2nd Pelagic Bird Survey-3rd & 4th April 2021

Trip Report

In search of … the careless vagabonds of the sea.

On 03, April 2021, a team of 16 birders of Birdwatcher’s Society (BWS) took to the sea in pursuit of pelagic birds off Bakhali coast into the Bay of Bengal. The first such expedition in the Bay of Bengal was conducted by BWS in Dec 2020. That too was a two-day exploration.

Bay of Bengal forms a large marine ecosystem, empowered by the tributaries of the largest delta of the planet. Major rivers like the Ganges, Brahmaputra, Mahanadi, Godavari, Krishna and Cauvery discharge millions of litres of water per day into the Bay of Bengal. This marine ecosystem stretches from West Bengal and extends till the southernmost point in Tamil Nadu which is nearly 50% of India’s coastline. In spite of its vastness, the Bay of Bengal has remained data deficient since very few detailed surveys have been conducted in the past. Over the years pelagic bird data have been useful to study the structural and functional changes in marine eco systems. BWS has been trying to contribute to the scientific pursuits,
through its initiatives, to unravel the mystery of the Bay.

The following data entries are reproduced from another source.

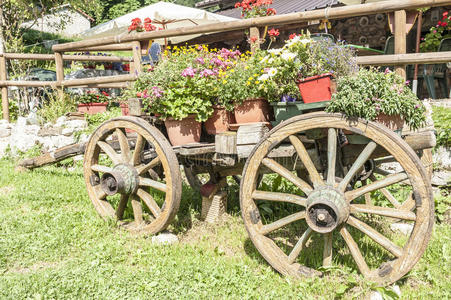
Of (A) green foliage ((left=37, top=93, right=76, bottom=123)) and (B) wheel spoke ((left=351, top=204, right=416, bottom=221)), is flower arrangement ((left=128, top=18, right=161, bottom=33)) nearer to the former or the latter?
(A) green foliage ((left=37, top=93, right=76, bottom=123))

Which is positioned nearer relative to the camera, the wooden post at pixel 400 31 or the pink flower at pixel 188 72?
the pink flower at pixel 188 72

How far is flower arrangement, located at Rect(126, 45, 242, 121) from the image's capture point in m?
3.06

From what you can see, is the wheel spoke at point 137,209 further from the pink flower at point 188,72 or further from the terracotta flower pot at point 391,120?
the terracotta flower pot at point 391,120

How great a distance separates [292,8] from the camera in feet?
33.6

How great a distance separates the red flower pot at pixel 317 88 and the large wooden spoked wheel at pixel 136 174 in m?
1.11

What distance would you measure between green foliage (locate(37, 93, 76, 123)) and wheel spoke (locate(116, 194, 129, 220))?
398 centimetres

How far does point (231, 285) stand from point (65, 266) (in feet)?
4.00

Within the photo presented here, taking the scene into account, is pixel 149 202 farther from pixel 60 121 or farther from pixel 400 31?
pixel 60 121

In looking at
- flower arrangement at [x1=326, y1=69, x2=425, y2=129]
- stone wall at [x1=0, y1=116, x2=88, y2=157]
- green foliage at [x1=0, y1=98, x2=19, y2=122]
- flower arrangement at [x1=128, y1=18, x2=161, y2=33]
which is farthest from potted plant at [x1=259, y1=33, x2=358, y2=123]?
green foliage at [x1=0, y1=98, x2=19, y2=122]

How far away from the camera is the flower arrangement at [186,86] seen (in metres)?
3.06

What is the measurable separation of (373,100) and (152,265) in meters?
1.88

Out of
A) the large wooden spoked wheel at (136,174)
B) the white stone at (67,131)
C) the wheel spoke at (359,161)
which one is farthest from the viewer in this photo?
the white stone at (67,131)

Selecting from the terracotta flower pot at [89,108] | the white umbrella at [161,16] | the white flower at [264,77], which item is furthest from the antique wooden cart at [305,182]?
the white umbrella at [161,16]

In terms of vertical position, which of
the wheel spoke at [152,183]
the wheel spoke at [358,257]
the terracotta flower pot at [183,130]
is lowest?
the wheel spoke at [358,257]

The pelagic birds are rarely seen as they do not venture towards the land except for breeding. Consequently they are amongst the most poorly known birds, as not only are they difficult to find, much less follow and observe in the vastness of the open ocean. They do sometime get blown into the landmass by storms & cyclones. During the cyclone Phani, Bulbul and Amphan few birds were rescued from places such as Rajarhat, Dankuni and Midnapore.

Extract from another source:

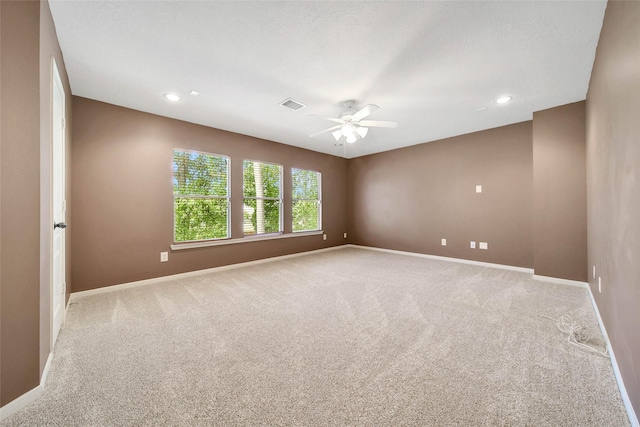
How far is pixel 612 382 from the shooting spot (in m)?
1.52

Dr Anirban Bhaduri (BWS Member) photographed, from his terrace, a Great Frigatebird (Fregata minor) blown towards Rajarhat during cyclone Amphan in May 2020. Few more observations were reported post Amphan from Hooghly as well. Great Frigatebirds also known as Man o’-war birds, have an ill-deserved reputation as full-time pirates because they are often seen chasing other seabird species, particularly boobies, to commandeer a meal. Apart from Kolkata similar sightings, in India, have been reported from the coastal regions of Tamil Nadu & Kerala.

Great Frigatebird (Fregata minor) – (IUCN – Least concern): A large black seabird that holds its wings in a distinctive crook. The long, forked tail may appear pointed when folded. Males are all black with a red throat pouch. Females have a white breast. Immatures have a white head and breast. Found in Indian Ocean, Indonesian Seas, South China Sea. Main food flying fish and squid. Pic credit: Dr Anirban Bhaduri – Sanjeevani Gardens, 21-22 May 2020

The 16 members of the BWS team consisted of young and old, the wise and bold, the witty and the nutty, also the sporty and the hefty (sic). Led by Major B Parihar the team embarked on its journey in the not so early hours of 03April. Breakfast was served on the move, a much sought tea stop and hygiene break at Diamond Harbour enroute to destination. Arriving just in time for the much sought after lunch at Banashree, Bakhali.